Note marginale :Sort de l’ordonnance provisoire
  •  (1) À l’audience visée à l’alinéa 458(1)b), la Cour déclare définitive la charge provisoire, selon la formule 459, ou l’annule.

  • Note marginale :Exécution de l’ordonnance

    (2) La charge déclarée définitive a le même effet que s’il s’agissait d’une charge constituée par le débiteur judiciaire, et son exécution peut être poursuivie de la même manière que l’exécution de cette dernière.

Note marginale :Aliénation par le débiteur judiciaire

 L’aliénation, par le débiteur judiciaire, d’un droit sur les biens grevés par une charge provisoire ou définitive n’est pas opposable au créancier judiciaire.

Note marginale :Transfert interdit des valeurs mobilières
  •  (1) Sauf ordonnance contraire de la Cour, la personne ou l’entité qui reçoit signification d’une ordonnance selon le paragraphe 458(2) ne peut autoriser aucun transfert des valeurs mobilières visées par l’ordonnance, ni payer à quiconque des dividendes ou des intérêts sur celles-ci.

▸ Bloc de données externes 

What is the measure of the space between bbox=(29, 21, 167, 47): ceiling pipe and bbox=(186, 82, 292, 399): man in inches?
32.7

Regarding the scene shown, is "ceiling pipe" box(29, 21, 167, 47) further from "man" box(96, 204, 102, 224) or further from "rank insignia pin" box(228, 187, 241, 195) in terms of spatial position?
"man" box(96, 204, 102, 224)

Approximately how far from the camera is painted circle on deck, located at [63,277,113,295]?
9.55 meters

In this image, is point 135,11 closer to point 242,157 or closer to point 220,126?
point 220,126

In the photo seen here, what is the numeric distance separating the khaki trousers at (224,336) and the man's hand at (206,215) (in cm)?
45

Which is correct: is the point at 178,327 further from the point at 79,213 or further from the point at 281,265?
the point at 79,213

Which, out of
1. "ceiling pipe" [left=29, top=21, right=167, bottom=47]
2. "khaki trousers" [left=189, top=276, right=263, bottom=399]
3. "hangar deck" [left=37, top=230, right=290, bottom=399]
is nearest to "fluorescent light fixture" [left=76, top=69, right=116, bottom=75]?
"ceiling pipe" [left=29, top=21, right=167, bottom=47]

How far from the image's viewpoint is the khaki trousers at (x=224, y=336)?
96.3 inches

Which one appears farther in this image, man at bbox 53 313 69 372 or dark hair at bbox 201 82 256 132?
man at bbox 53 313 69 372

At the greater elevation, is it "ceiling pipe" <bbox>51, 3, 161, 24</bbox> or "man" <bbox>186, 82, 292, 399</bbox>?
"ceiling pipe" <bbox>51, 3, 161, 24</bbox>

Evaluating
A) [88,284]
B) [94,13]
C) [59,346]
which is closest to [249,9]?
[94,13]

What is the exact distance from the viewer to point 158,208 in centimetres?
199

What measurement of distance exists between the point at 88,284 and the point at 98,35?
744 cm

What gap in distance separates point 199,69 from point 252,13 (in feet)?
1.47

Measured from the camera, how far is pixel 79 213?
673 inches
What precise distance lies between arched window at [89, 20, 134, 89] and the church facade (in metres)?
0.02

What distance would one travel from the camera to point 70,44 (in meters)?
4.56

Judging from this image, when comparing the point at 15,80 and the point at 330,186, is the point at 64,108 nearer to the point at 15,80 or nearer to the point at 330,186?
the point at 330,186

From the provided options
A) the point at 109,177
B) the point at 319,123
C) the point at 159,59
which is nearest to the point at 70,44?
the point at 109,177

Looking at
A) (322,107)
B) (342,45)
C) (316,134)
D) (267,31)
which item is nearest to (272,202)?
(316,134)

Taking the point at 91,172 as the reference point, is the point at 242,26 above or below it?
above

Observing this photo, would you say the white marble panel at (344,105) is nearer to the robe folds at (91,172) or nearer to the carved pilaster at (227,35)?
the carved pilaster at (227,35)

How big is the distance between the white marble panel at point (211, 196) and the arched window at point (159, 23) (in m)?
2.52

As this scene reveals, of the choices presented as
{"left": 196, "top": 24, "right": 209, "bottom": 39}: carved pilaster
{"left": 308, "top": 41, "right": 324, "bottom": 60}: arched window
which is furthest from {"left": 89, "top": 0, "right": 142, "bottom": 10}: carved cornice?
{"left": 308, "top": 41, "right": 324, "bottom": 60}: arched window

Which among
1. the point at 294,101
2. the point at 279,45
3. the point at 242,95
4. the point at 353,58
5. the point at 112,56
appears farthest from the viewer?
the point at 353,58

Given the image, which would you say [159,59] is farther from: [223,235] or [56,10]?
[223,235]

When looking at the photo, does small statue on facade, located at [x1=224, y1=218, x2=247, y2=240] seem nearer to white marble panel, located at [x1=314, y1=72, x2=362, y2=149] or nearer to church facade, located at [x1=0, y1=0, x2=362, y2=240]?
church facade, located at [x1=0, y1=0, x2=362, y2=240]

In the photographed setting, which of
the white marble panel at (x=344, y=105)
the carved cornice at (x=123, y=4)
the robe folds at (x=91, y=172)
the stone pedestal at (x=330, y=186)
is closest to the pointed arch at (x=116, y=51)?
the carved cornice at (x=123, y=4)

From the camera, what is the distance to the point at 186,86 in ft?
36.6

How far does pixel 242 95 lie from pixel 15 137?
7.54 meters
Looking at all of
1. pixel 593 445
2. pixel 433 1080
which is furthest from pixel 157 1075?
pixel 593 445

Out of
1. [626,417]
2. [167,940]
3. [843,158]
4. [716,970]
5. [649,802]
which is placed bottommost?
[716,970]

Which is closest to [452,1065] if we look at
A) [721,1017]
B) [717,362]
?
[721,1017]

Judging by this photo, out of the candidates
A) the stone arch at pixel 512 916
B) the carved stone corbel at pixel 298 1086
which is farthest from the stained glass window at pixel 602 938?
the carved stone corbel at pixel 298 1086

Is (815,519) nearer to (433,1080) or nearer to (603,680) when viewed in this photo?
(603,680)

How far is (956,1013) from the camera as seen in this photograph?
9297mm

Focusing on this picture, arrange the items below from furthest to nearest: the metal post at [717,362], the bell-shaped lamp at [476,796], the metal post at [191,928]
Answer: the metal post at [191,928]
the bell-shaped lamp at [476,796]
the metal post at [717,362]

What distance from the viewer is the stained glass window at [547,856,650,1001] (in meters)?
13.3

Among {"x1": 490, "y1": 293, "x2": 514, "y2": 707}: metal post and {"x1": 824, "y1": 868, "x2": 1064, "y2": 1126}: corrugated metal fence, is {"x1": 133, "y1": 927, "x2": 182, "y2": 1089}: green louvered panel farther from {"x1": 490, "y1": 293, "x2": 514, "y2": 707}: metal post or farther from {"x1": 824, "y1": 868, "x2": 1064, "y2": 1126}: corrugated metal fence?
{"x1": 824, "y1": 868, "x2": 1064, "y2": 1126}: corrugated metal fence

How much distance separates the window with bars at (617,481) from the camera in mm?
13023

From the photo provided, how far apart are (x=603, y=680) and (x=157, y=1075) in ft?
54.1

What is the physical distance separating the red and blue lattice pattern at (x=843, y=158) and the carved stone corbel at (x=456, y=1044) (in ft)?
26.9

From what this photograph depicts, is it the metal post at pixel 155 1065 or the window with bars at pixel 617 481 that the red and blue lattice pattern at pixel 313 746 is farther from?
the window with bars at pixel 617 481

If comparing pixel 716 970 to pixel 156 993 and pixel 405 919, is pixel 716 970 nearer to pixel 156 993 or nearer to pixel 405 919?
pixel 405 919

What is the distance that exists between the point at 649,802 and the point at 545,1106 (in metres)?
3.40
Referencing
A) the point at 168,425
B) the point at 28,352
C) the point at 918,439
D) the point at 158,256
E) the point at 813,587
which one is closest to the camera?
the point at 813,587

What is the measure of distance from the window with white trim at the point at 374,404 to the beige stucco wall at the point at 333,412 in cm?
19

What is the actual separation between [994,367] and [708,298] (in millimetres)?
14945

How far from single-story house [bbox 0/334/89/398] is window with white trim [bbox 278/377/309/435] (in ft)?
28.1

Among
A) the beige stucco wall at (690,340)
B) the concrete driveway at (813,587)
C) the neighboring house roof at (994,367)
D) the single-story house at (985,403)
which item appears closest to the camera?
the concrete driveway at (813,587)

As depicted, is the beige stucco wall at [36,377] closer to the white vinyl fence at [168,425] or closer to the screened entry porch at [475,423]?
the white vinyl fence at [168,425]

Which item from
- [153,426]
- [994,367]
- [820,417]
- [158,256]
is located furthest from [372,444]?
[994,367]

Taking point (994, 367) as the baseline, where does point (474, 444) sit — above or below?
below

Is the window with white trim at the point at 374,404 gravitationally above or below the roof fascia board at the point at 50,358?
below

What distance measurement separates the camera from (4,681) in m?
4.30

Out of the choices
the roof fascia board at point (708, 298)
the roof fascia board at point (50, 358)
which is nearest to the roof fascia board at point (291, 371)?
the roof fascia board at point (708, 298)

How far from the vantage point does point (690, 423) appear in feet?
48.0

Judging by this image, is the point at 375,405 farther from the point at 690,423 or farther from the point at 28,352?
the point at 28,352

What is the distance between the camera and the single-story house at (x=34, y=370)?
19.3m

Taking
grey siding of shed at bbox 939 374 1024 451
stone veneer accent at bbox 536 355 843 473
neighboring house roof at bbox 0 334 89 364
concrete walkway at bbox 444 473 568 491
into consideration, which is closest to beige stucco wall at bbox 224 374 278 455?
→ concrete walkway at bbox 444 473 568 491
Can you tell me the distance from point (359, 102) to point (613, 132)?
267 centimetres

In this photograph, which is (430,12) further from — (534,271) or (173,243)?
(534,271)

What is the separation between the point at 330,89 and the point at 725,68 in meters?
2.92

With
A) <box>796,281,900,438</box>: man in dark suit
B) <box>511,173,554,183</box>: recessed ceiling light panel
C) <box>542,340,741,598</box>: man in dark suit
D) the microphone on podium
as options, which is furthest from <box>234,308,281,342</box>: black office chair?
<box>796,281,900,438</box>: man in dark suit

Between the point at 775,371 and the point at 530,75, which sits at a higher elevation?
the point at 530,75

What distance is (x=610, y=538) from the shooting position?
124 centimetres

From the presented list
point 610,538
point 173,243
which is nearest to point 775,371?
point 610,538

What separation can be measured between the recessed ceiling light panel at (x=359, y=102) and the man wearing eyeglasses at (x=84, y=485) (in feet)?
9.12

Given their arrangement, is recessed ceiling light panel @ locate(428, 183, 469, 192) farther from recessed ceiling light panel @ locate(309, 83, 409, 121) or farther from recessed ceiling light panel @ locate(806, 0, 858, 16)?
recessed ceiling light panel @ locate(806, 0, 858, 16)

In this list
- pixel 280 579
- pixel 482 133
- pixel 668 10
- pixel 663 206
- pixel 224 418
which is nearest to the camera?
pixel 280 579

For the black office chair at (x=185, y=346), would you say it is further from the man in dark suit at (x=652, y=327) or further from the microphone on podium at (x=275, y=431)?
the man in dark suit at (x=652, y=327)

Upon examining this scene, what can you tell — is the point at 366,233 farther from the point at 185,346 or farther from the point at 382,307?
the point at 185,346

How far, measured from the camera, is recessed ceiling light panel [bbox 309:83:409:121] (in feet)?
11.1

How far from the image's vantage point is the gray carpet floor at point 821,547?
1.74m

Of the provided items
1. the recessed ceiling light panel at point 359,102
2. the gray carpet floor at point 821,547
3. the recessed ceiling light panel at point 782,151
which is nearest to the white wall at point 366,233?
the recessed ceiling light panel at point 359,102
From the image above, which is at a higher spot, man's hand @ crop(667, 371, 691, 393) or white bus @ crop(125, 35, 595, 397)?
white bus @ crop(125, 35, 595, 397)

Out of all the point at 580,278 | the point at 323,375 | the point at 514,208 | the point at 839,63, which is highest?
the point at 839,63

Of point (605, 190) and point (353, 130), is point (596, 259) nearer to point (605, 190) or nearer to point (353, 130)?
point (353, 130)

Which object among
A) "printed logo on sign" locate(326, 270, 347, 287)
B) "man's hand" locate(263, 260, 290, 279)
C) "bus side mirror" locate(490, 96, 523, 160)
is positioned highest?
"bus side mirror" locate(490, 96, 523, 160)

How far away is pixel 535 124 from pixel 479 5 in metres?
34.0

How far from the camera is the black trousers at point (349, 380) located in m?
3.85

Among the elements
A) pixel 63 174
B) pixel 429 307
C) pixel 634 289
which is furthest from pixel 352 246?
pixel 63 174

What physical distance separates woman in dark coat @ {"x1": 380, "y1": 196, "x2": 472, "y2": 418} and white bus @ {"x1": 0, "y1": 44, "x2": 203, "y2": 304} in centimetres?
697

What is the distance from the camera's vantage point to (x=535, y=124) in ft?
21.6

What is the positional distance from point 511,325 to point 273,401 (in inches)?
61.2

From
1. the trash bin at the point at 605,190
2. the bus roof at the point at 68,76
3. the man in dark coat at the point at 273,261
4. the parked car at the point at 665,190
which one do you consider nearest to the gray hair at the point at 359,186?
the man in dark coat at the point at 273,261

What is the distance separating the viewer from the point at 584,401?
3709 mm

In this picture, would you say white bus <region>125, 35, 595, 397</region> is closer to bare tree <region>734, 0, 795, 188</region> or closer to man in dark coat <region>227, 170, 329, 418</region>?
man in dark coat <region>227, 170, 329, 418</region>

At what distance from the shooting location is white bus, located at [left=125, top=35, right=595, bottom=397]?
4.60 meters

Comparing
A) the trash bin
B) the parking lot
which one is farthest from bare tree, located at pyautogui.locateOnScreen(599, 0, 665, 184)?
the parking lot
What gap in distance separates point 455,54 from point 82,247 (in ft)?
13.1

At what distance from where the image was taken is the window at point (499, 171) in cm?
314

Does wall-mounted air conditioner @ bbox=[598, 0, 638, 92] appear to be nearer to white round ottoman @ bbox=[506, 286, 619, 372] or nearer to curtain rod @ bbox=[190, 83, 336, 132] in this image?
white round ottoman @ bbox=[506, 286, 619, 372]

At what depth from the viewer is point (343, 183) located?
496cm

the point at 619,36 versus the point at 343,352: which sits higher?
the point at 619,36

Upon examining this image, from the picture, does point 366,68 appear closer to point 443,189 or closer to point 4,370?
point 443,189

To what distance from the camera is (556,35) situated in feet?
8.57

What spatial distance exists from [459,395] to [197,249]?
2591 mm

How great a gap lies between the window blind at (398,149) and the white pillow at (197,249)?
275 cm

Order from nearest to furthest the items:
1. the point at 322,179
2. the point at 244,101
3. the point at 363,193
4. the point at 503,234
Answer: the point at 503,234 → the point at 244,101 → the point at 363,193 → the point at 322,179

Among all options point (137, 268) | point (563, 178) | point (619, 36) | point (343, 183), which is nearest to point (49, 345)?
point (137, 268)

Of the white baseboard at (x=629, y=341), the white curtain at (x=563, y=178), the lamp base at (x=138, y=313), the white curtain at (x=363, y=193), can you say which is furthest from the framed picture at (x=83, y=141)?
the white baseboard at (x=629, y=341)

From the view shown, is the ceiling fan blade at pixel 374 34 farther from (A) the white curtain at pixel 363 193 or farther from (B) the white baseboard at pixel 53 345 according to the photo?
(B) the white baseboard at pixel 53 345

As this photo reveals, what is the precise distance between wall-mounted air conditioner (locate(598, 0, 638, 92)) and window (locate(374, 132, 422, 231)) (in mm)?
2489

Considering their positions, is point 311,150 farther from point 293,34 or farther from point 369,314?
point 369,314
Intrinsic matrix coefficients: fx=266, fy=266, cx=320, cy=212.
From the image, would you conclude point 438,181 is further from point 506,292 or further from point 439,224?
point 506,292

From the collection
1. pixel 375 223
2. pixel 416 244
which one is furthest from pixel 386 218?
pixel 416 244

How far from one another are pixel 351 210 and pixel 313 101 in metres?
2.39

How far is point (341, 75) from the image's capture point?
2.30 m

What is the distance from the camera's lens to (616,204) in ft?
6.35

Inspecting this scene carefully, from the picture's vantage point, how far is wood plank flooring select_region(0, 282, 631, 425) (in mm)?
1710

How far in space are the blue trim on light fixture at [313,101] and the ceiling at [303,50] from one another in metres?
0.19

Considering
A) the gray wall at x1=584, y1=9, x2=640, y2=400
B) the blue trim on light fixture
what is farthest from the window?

  • Note marginale :Obligation de l’auteur du transfert

    (2) Si la personne ou l’entité procède au transfert ou au paiement interdits par le paragraphe (1) après avoir reçu signification de l’ordonnance, elle peut être contrainte à verser au créancier judiciaire une somme égale à la valeur des valeurs mobilières transférées ou au montant du paiement, ou toute partie de celle-ci requise pour acquitter la dette constatée par le jugement.

Note marginale :Annulation ou modification de l’ordonnance

 La Cour peut, sur requête du débiteur judiciaire ou de toute autre personne ayant un droit sur les biens grevés par une charge provisoire ou définitive, annuler ou modifier l’ordonnance constituant la charge, aux conditions qu’elle estime équitables quant aux dépens.

Note marginale :Charge grevant un droit sur une somme consignée
  •  (1) Aux fins de l’exécution d’une ordonnance exigeant le paiement d’une somme déterminée, la Cour peut, par ordonnance rendue à la suite d’une requête, pour garantir le paiement de la somme et des intérêts y afférents, constituer une charge sur tout droit que le débiteur judiciaire possède sur une somme d’argent consignée à la Cour et précisée dans l’ordonnance.

  • Note marginale :Application d’autres règles

    (2) Le paragraphe 458(1) et les règles 460 et 462 s’appliquent, avec les adaptations nécessaires, à l’ordonnance rendue en vertu de la présente règle.